## DESCRIPTION OF THE TASK
Answer these questions from the patch excerpt below:
1. Which file does the patch change, and how many insertions does it make?
2. What length of array does a meta-estimator such as SelectFromModel use internally to select features?
3. By default, which attributes does SelectFromModel rely on the estimator to expose?

From 341c79a4bd1dede62a75f433f62c9002b699f531 Mon Sep 17 00:00:00 2001
From: Guillaume Lemaitre <g.lemaitre58@gmail.com>
Date: Thu, 9 Mar 2023 17:09:16 +0100
Subject: [PATCH 06/11] iter

---
 slep021/proposal.rst | 37 +++++++++++++++++++++++++++++++++++++
 1 file changed, 37 insertions(+)

diff --git a/slep021/proposal.rst b/slep021/proposal.rst
index fe350b5..6419a3c 100644
--- a/slep021/proposal.rst
+++ b/slep021/proposal.rst
@@ -79,12 +79,49 @@ of the dispersion::
    >>> feature_importances = [est.feature_importances_ for est in cv_results["estimator"]]
    >>> plt.boxplot(feature_importances, labels=X_train.columns)
 
+The second usage is about the model selection. Meta-estimator such as
+:class:`sklearn.model_selection.SelectFromModel` internally use an array of
+length `(n_features,)` to select feature and retrain a model on this subset of
+feature.
+
+By default :class:`sklearn.model_selection.SelectFromModel` relies on the
+estimator to expose `coef_` or `feature_importances_`::
+
+   >>> SelectFromModel(tree).fit(X_train, y_train)  # `tree` exposes `feature_importances_`
+
+For more flexbilibity, a string can be provided::
+
+   >>> linear_model = make_pipeline(StandardScaler(), LogisticRegression())

## DATA
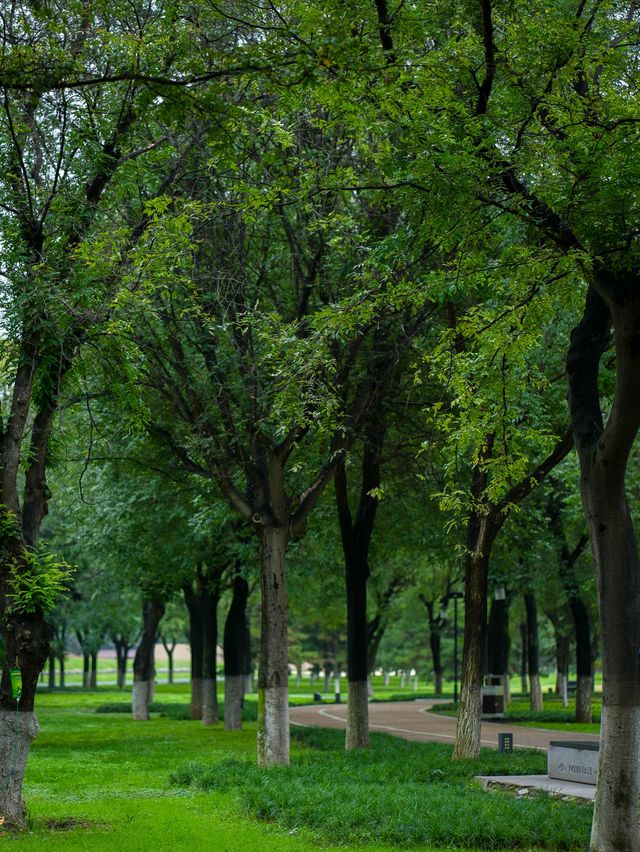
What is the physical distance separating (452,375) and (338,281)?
6.27 m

## WORKED ANSWER
1. It changes slep021/proposal.rst, with 37 insertions.
2. An array of length `(n_features,)`.
3. `coef_` or `feature_importances_`.